GIVEN ENTRIES:

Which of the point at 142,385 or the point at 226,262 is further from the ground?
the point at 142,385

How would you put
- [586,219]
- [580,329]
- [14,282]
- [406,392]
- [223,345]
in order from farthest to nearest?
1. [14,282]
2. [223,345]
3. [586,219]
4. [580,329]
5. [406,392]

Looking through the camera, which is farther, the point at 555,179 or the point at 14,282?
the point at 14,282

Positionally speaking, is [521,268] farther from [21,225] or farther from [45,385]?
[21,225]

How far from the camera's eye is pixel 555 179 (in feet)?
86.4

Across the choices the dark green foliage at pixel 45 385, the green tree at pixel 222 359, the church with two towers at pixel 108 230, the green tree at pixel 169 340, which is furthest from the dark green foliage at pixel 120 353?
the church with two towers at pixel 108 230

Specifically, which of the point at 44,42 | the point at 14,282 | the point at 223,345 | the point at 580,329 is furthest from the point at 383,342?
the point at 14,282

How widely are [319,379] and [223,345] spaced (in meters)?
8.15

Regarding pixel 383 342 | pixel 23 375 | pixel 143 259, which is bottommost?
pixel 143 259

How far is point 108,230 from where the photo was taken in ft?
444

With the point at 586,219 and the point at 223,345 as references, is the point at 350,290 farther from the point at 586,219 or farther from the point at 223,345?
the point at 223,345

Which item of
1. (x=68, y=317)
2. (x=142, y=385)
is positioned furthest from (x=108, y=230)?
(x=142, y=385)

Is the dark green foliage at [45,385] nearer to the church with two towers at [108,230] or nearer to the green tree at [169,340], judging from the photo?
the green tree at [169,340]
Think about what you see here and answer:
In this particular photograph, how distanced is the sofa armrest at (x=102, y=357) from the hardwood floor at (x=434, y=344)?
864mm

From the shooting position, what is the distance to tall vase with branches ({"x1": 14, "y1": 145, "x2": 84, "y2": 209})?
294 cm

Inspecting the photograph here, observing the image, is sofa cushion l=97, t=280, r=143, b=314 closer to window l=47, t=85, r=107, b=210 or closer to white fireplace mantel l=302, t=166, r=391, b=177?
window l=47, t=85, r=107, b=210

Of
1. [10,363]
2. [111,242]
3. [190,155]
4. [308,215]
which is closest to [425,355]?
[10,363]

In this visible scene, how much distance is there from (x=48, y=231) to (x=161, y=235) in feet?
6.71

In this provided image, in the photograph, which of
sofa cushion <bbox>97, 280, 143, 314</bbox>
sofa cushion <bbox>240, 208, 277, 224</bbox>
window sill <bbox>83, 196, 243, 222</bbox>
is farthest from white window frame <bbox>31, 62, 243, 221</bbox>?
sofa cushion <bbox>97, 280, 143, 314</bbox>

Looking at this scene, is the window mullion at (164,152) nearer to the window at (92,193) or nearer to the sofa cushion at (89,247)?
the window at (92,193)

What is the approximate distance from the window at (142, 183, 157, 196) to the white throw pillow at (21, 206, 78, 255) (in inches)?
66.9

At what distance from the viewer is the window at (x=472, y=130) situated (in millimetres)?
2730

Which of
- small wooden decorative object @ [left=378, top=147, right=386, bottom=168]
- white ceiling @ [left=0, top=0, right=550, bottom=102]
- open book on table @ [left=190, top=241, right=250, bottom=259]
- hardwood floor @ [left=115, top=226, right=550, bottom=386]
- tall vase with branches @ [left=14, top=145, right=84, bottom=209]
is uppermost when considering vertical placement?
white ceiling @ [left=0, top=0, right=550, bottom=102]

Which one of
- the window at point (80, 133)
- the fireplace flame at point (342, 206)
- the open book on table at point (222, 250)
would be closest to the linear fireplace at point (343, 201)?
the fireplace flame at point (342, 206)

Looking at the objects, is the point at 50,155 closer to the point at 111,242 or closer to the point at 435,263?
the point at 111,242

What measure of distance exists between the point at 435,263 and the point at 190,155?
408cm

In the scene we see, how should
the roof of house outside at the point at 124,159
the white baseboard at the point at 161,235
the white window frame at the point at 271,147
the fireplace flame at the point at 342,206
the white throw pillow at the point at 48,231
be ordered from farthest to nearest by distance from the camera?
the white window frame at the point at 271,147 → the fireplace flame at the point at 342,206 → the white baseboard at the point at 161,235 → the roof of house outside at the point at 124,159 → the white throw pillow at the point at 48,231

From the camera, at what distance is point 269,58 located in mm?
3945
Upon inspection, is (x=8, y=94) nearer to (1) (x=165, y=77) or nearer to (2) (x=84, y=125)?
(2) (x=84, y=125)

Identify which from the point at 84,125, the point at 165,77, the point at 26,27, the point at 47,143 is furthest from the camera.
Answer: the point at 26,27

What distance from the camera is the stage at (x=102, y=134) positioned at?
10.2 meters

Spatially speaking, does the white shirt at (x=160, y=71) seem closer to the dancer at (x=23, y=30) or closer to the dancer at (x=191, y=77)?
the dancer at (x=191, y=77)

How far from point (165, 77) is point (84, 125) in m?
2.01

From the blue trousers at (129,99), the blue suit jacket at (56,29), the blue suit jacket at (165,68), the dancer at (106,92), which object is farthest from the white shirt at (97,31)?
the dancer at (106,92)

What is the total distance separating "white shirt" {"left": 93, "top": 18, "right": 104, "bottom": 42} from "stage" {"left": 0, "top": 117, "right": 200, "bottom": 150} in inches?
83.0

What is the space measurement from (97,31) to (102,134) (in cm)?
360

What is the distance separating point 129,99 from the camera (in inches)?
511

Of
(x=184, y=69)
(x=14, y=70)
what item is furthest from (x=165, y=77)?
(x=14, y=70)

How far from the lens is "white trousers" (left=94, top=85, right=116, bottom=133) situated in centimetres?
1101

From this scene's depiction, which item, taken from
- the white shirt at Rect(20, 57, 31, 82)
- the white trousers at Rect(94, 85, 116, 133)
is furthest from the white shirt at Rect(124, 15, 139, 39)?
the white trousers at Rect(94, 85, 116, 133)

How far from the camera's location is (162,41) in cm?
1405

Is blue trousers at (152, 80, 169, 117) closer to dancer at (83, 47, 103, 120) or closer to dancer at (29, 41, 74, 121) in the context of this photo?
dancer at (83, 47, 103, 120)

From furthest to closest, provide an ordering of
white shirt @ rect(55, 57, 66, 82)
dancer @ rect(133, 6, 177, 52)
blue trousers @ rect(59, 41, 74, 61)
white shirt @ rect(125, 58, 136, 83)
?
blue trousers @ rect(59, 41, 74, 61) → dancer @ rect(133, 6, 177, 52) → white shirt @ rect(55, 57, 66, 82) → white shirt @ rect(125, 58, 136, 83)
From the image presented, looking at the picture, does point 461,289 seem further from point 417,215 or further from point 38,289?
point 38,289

WORK TO BE COMPLETED: Rewrite every line of the records above as a numbered list, skipping the blank lines.

SOLUTION FOR THIS PROBLEM:
1. Which of the point at 142,385 or the point at 226,262 is further from the ground?
2. the point at 142,385
3. How would you put
4. - [586,219]
5. - [580,329]
6. - [14,282]
7. - [406,392]
8. - [223,345]
9. in order from farthest to nearest?
10. 1. [14,282]
11. 2. [223,345]
12. 3. [586,219]
13. 4. [580,329]
14. 5. [406,392]
15. Looking through the camera, which is farther, the point at 555,179 or the point at 14,282?
16. the point at 14,282
17. Positionally speaking, is [521,268] farther from [21,225] or farther from [45,385]?
18. [21,225]
19. How far from the camera's eye is pixel 555 179 (in feet)?
20. 86.4
21. Across the choices the dark green foliage at pixel 45 385, the green tree at pixel 222 359, the church with two towers at pixel 108 230, the green tree at pixel 169 340, which is furthest from the dark green foliage at pixel 120 353?
22. the church with two towers at pixel 108 230
23. Specifically, which of the point at 44,42 | the point at 14,282 | the point at 223,345 | the point at 580,329 is furthest from the point at 383,342?
24. the point at 14,282
25. How widely are [319,379] and [223,345] spaced (in meters)?
26. 8.15
27. Regarding pixel 383 342 | pixel 23 375 | pixel 143 259, which is bottommost?
28. pixel 143 259
29. How far is point 108,230 from where the photo was taken in ft?
30. 444
31. With the point at 586,219 and the point at 223,345 as references, is the point at 350,290 farther from the point at 586,219 or farther from the point at 223,345?
32. the point at 223,345
33. Which item of
34. 1. (x=68, y=317)
35. 2. (x=142, y=385)
36. is positioned furthest from (x=108, y=230)?
37. (x=142, y=385)
38. Is the dark green foliage at [45,385] nearer to the church with two towers at [108,230] or nearer to the green tree at [169,340], judging from the photo?
39. the green tree at [169,340]
40. Think about what you see here and answer:
41. In this particular photograph, how distanced is the sofa armrest at (x=102, y=357) from the hardwood floor at (x=434, y=344)?
42. 864mm
43. From the shooting position, what is the distance to tall vase with branches ({"x1": 14, "y1": 145, "x2": 84, "y2": 209})?
44. 294 cm
45. Inspecting the photograph here, observing the image, is sofa cushion l=97, t=280, r=143, b=314 closer to window l=47, t=85, r=107, b=210 or closer to white fireplace mantel l=302, t=166, r=391, b=177?
46. window l=47, t=85, r=107, b=210
47. Of
48. 1. [10,363]
49. 2. [111,242]
50. 3. [190,155]
51. 4. [308,215]
52. which is closest to [425,355]?
53. [10,363]
54. In this visible scene, how much distance is there from (x=48, y=231) to (x=161, y=235) in feet?
55. 6.71
56. In this provided image, in the photograph, which of
57. sofa cushion <bbox>97, 280, 143, 314</bbox>
58. sofa cushion <bbox>240, 208, 277, 224</bbox>
59. window sill <bbox>83, 196, 243, 222</bbox>
60. is farthest from white window frame <bbox>31, 62, 243, 221</bbox>?
61. sofa cushion <bbox>97, 280, 143, 314</bbox>
62. Looking at this scene, is the window mullion at (164,152) nearer to the window at (92,193) or nearer to the sofa cushion at (89,247)?
63. the window at (92,193)
64. What is the approximate distance from the window at (142, 183, 157, 196) to the white throw pillow at (21, 206, 78, 255) (in inches)?
65. 66.9
66. At what distance from the viewer is the window at (x=472, y=130) situated (in millimetres)?
67. 2730
68. Which of
69. - small wooden decorative object @ [left=378, top=147, right=386, bottom=168]
70. - white ceiling @ [left=0, top=0, right=550, bottom=102]
71. - open book on table @ [left=190, top=241, right=250, bottom=259]
72. - hardwood floor @ [left=115, top=226, right=550, bottom=386]
73. - tall vase with branches @ [left=14, top=145, right=84, bottom=209]
74. is uppermost when considering vertical placement?
75. white ceiling @ [left=0, top=0, right=550, bottom=102]
76. Which one of
77. - the window at point (80, 133)
78. - the fireplace flame at point (342, 206)
79. - the open book on table at point (222, 250)
80. would be closest to the linear fireplace at point (343, 201)?
81. the fireplace flame at point (342, 206)
82. Looking at the objects, is the point at 50,155 closer to the point at 111,242 or closer to the point at 435,263?
83. the point at 111,242
84. What measure of distance exists between the point at 435,263 and the point at 190,155?
85. 408cm
86. In the scene we see, how should
87. the roof of house outside at the point at 124,159
88. the white baseboard at the point at 161,235
89. the white window frame at the point at 271,147
90. the fireplace flame at the point at 342,206
91. the white throw pillow at the point at 48,231
92. be ordered from farthest to nearest by distance from the camera?
93. the white window frame at the point at 271,147 → the fireplace flame at the point at 342,206 → the white baseboard at the point at 161,235 → the roof of house outside at the point at 124,159 → the white throw pillow at the point at 48,231
94. From the camera, at what distance is point 269,58 located in mm?
95. 3945
96. Upon inspection, is (x=8, y=94) nearer to (1) (x=165, y=77) or nearer to (2) (x=84, y=125)?
97. (2) (x=84, y=125)
98. Identify which from the point at 84,125, the point at 165,77, the point at 26,27, the point at 47,143 is furthest from the camera.
99. Answer: the point at 26,27
100. What distance from the camera is the stage at (x=102, y=134) positioned at?
101. 10.2 meters
102. Spatially speaking, does the white shirt at (x=160, y=71) seem closer to the dancer at (x=23, y=30) or closer to the dancer at (x=191, y=77)?
103. the dancer at (x=191, y=77)
104. How far from point (165, 77) is point (84, 125) in m?
105. 2.01
106. From the blue trousers at (129,99), the blue suit jacket at (56,29), the blue suit jacket at (165,68), the dancer at (106,92), which object is farthest from the white shirt at (97,31)?
107. the dancer at (106,92)
108. What is the total distance separating "white shirt" {"left": 93, "top": 18, "right": 104, "bottom": 42} from "stage" {"left": 0, "top": 117, "right": 200, "bottom": 150} in inches?
109. 83.0
110. What is the space measurement from (97,31) to (102,134) (in cm)?
111. 360
112. What is the distance separating point 129,99 from the camera (in inches)?
113. 511
114. Of
115. (x=184, y=69)
116. (x=14, y=70)
117. what item is furthest from (x=165, y=77)?
118. (x=14, y=70)
119. How far from the lens is "white trousers" (left=94, top=85, right=116, bottom=133) situated in centimetres?
120. 1101
121. From this scene's depiction, which item, taken from
122. - the white shirt at Rect(20, 57, 31, 82)
123. - the white trousers at Rect(94, 85, 116, 133)
124. is furthest from the white shirt at Rect(124, 15, 139, 39)?
125. the white trousers at Rect(94, 85, 116, 133)
126. How far from the camera's location is (162,41) in cm?
127. 1405
128. Is blue trousers at (152, 80, 169, 117) closer to dancer at (83, 47, 103, 120) or closer to dancer at (29, 41, 74, 121) in the context of this photo?
129. dancer at (83, 47, 103, 120)
130. From furthest to closest, provide an ordering of
131. white shirt @ rect(55, 57, 66, 82)
132. dancer @ rect(133, 6, 177, 52)
133. blue trousers @ rect(59, 41, 74, 61)
134. white shirt @ rect(125, 58, 136, 83)
135. ?
136. blue trousers @ rect(59, 41, 74, 61) → dancer @ rect(133, 6, 177, 52) → white shirt @ rect(55, 57, 66, 82) → white shirt @ rect(125, 58, 136, 83)
137. From the image presented, looking at the picture, does point 461,289 seem further from point 417,215 or further from point 38,289?
138. point 38,289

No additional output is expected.